Ruggero Leoncavallo : Pagliacci
Diego Torre (Canio), Nino Machaidze (Nedda), Roman Burdenko (Tonio), Migran Agadzhanyan (Beppo), Markus Werba*/Mark Stone (Silvio), Terige Sirolli, Rodrigo Garcia Muñoz (Deux villageois)
Chœur du Grand Théâtre, Alan Woodbridge (préparation), Maîtrise du Conservatoire populaire de musique, danse et théâtre, Magali Dami, Fruzsina Szuromi (préparation), Orchestre de la Suisse Romande, Alexander Joel (direction musicale)
Serena Sinigaglia (mise en scène), Omar Nedjari (assistant à la mise en scène), Maria Spazzi (décors), Carla Teti (costumes), Claudio De Pace (lumières)


(© GTG / Carole Parodi)


Le Grand Théâtre de Genève a eu la main particulièrement heureuse en confiant le célèbre binôme vériste Cavalleria rusticana/Pagliacci à deux femmes. Chacune à leur manière, les deux metteuses en scène ont imaginé une ode à la féminité pour raconter leur perception des deux ouvrages, marqués par le machisme et la violence faite aux femmes dans l’Italie de la fin du XIXe siècle. Leur regard trouve une résonance actuelle forte et n’en est que plus percutant, compte tenu de certains événements récents. Si Cavalleria rusticana est la reprise d’un spectacle créé à Bologne il y a exactement une année, Pagliacci est une nouvelle production montée expressément pour l’Opéra des Nations.

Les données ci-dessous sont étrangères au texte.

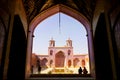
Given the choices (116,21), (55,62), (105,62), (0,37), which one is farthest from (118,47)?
(55,62)

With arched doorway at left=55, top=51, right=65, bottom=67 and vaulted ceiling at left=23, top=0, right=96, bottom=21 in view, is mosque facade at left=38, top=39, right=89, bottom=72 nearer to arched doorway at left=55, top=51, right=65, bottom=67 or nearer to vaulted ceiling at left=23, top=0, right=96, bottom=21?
arched doorway at left=55, top=51, right=65, bottom=67

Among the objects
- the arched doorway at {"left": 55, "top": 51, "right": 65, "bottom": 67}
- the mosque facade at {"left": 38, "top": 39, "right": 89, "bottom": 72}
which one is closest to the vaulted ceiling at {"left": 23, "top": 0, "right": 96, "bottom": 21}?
the mosque facade at {"left": 38, "top": 39, "right": 89, "bottom": 72}

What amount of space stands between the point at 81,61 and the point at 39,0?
30874 millimetres

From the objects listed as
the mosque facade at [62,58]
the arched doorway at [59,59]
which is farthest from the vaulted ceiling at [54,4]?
the arched doorway at [59,59]

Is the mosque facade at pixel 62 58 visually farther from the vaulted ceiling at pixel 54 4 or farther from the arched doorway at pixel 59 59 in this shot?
the vaulted ceiling at pixel 54 4

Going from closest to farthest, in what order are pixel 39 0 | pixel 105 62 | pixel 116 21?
pixel 116 21 < pixel 105 62 < pixel 39 0

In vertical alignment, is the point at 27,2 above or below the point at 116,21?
above

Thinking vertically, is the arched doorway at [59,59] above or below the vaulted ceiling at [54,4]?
below

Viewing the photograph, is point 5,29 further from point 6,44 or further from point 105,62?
point 105,62

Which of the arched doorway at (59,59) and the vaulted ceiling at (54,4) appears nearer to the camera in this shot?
the vaulted ceiling at (54,4)

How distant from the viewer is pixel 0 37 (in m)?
3.34

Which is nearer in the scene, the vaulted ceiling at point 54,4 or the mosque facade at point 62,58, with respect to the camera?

Fidèle à ses principes, la grande dame du théâtre italien qu’est Emma Dante fait se dérouler le chef-d’œuvre de Mascagni dans un décor sombre et sobre, occupé seulement par trois structures amovibles représentant la façade d’une maison avec un escalier et un balcon. Elle dépeint une Sicile stylisée et haute en couleur avec ses nombreuses fêtes et processions, mais placée aussi sous le joug inflexible de la religion (avec de nombreuses croix qui descendent des cintres et une scène du calvaire représentée à plusieurs reprises par des figurants) et corsetée par des règles exigeant la soumission des femmes, sans oublier la chaleur qui accable les corps et les esprits. Dans ce carcan, Santuzza a beau essayer de lutter et de garder la tête haute, son combat est immanquablement voué à l’échec. Malheureusement, la distribution vocale, très moyenne, n’est pas à la hauteur de la réalisation scénique. Luttant avec de fâcheux problèmes d’intonation et des aigus serrés, Oksana Volkova n’en incarne pas moins une Santuzza digne et émouvante. Marcello Giordani est un Turiddu monochrome et sans nuances, chantant constamment en force. Melody Louledjian incarne une Lola plutôt fade, dont le chant a perdu son attrait habituel. Heureusement, Stefania Toczyska campe une Mamma Lucia particulièrement expressive et Roman Burdenko un Alfio jovial et sonore. Sous la baguette d’Alexander Joel, l’Orchestre de la Suisse Romande livre une prestation en demi-teinte: si les couleurs sont soyeuses, la formation ne s’embarrasse pas de nuances et couvre parfois les chanteurs.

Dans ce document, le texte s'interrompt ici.